Rituals aim to unite the physical body with extrasensory awareness, in hopes that the participant will both gain knowledge and be imprinted by it’s release. When multiple people practice these gestures, the movements build to perform a common language, consolidating the group around an oracle. In communal action, these utopic practices often engender considerable anxiety, as the authority wielded by the central prophet/ess causes a displacement of confidence within each member. Luckyday traces a path to this displacement by repeating certain actions, such as ceremonial bathing, and the ingestion of knowledge through the sun and animal protein. Meant to accentuate a member’s incompleteness, these commands performed en masse draw the participants together, merging their identities with the group.
While this misuse of control is perhaps easier to acknowledge in insular factions, lyeberry is interested in how these models of power take cues from the general public. In luckyday, this infatuation with authority is played out by the gifted sibyl Meryl Streep. She wields an oeuvre of women in command of their fields, who exert not only political power, but influence decisions made in our society at every level.
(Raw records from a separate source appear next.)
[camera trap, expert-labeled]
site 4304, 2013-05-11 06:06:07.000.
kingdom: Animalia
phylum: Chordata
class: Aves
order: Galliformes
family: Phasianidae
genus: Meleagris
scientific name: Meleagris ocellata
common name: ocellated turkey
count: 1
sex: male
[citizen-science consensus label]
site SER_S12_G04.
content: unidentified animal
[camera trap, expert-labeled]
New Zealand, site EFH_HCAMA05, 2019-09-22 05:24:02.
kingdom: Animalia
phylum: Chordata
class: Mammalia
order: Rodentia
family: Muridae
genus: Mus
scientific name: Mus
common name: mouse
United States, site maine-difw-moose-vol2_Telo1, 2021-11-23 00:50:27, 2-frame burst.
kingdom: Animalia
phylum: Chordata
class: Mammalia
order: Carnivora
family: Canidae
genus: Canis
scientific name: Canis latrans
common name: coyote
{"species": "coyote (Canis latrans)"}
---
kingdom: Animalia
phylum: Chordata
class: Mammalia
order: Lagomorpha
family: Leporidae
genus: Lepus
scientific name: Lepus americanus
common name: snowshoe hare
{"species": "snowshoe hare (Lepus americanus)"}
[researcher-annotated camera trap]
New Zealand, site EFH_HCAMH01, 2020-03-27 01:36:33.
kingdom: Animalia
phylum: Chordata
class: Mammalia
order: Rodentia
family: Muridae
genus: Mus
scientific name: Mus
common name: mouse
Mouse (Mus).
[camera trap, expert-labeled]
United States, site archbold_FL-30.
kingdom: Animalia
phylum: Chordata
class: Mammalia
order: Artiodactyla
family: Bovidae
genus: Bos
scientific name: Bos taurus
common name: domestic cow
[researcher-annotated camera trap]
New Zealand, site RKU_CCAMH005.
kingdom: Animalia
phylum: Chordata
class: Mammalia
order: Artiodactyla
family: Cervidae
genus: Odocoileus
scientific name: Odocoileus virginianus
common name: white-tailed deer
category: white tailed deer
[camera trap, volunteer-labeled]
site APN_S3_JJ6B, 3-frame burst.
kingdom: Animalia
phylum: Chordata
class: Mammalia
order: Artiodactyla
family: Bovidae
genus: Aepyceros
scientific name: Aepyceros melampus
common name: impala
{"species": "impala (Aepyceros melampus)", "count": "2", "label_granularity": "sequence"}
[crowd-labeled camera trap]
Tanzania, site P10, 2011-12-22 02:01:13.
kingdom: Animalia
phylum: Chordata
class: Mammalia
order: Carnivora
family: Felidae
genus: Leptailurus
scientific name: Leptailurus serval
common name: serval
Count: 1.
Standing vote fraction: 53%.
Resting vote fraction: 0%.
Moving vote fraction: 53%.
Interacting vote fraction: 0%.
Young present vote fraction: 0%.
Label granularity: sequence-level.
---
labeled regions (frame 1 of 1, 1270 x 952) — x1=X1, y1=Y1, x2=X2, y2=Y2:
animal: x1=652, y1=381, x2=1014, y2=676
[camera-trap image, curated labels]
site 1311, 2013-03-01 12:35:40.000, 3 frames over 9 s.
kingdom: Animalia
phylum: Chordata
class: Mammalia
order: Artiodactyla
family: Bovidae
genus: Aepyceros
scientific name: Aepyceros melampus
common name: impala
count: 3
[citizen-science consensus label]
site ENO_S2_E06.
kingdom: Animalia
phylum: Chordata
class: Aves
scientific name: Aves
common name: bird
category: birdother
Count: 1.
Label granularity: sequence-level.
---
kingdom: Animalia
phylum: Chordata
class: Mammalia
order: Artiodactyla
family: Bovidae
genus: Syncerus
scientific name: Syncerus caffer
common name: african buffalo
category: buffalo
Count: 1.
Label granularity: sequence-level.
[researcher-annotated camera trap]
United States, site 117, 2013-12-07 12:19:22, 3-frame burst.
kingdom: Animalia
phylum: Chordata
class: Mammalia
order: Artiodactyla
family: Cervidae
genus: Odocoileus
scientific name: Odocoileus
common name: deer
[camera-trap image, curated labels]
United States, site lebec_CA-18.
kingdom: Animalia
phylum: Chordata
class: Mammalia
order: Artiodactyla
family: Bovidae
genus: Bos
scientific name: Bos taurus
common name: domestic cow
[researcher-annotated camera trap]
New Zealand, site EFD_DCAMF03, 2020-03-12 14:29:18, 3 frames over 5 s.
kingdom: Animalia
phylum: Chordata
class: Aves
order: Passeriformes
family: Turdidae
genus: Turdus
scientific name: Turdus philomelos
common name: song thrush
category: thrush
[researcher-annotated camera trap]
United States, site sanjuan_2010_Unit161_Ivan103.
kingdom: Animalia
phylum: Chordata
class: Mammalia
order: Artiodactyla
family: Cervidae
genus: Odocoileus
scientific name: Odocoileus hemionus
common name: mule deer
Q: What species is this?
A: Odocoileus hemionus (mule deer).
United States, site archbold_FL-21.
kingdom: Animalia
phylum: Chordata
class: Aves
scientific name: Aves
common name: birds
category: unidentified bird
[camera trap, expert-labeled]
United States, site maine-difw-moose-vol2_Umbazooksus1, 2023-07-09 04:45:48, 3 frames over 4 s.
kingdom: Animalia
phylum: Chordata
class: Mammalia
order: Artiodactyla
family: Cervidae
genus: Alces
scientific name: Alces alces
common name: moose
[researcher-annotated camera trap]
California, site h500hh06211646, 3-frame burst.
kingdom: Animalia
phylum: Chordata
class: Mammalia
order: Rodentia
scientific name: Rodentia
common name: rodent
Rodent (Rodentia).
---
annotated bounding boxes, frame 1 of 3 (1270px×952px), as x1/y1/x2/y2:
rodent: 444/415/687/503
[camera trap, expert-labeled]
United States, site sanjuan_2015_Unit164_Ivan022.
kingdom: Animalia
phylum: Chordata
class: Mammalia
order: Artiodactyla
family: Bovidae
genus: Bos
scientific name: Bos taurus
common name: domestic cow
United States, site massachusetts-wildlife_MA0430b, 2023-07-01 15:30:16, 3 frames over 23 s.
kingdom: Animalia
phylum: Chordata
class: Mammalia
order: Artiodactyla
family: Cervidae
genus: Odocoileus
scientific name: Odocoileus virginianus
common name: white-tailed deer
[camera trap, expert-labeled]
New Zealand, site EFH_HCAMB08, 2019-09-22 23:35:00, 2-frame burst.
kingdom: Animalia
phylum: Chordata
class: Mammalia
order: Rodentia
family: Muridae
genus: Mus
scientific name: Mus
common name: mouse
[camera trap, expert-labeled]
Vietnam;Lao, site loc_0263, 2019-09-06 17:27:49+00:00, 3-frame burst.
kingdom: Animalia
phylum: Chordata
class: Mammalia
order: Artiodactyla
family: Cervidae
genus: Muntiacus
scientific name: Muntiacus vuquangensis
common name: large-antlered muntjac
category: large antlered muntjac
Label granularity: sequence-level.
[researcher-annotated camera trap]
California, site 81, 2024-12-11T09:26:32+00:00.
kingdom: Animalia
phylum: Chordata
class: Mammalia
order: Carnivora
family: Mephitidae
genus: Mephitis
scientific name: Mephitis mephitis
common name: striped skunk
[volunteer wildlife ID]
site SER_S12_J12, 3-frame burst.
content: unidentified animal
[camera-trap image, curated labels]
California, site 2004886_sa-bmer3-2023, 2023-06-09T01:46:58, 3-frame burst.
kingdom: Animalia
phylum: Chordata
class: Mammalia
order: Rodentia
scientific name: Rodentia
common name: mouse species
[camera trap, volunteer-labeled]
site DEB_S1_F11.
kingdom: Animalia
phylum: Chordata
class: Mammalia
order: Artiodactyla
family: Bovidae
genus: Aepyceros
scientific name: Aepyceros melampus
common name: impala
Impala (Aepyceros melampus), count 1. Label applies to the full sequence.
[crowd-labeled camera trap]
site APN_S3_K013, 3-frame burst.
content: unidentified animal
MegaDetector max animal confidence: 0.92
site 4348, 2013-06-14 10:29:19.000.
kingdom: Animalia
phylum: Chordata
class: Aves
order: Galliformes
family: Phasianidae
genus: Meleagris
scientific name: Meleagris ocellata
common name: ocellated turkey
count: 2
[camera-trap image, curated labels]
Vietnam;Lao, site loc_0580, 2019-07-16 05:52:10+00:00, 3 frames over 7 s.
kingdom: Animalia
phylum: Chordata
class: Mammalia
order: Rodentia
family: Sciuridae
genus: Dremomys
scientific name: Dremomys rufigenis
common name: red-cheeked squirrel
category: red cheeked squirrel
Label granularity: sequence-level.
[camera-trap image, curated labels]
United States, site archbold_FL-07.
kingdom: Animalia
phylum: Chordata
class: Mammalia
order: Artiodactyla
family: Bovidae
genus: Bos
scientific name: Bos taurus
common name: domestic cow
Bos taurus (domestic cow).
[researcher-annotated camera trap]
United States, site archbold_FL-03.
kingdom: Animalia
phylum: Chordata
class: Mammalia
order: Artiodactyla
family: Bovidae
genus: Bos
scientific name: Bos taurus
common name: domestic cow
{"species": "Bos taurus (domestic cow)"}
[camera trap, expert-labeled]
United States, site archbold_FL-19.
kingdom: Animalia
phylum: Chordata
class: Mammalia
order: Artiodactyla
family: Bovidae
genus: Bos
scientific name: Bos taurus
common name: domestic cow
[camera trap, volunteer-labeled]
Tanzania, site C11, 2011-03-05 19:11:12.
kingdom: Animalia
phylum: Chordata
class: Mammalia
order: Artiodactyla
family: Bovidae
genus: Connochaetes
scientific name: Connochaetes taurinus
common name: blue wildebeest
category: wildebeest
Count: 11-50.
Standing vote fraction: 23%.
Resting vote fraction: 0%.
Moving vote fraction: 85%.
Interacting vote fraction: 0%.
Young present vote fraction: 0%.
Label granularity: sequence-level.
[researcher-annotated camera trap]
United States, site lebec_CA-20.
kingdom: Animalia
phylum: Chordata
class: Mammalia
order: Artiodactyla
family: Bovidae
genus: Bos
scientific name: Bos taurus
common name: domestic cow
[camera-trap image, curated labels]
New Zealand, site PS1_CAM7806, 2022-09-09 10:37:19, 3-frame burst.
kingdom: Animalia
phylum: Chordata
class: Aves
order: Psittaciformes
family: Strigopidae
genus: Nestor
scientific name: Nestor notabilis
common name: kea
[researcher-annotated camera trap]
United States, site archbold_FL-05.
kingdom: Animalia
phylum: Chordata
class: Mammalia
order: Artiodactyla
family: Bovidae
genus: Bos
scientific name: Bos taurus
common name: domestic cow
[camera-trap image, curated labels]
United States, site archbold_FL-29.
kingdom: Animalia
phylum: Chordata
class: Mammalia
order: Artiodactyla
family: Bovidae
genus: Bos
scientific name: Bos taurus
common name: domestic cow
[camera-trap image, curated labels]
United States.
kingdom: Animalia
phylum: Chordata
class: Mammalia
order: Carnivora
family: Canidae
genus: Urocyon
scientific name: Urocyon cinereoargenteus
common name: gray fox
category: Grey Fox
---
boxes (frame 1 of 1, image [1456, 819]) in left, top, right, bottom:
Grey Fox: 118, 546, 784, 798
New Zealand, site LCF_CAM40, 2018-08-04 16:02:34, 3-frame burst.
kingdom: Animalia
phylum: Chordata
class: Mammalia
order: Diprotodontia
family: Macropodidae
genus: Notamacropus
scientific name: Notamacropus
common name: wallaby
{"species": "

Through monologues of her roles as Margaret Thatcher, Julia Child, and Anna Wintour, these pioneering women channeled through Streep’s embodiment alludes to the women’s unquestioned status, their level of influence rivaling religious leaders such as Sun Myung Moon, and secular seers such as Oprah, or Streep herself.
Luckyday examines the frictions generated as multiple fictions chafe and collide through the blending of Meryl Streep’s portrayal of Margaret Thatcher with archival recordings of Sun Myung Moon and his chief aide and translator, Bo Hi Pak, as they reveal their dismay with Reagan’s liberalism, and their support for Oliver North and Nicaraguan guerilla fighters. With the Moon family’s continued ownership of the Washington Times, Rush Limbaugh’s newspaper of choice, these remarks can be seen as a prescient warning of the continued involvement of various agendas within public discourse. Luckyday explores the myriad ways that these utopic communities affect our experiences through fabrication of myths and the magnetic persona of oracles. From physical gestures that attempt to alter an individual’s relationship with their body, to power dynamics within manipulation and desire, luckyday posits that even national debates and public policy can be impacted and regurgitated by splinter groups.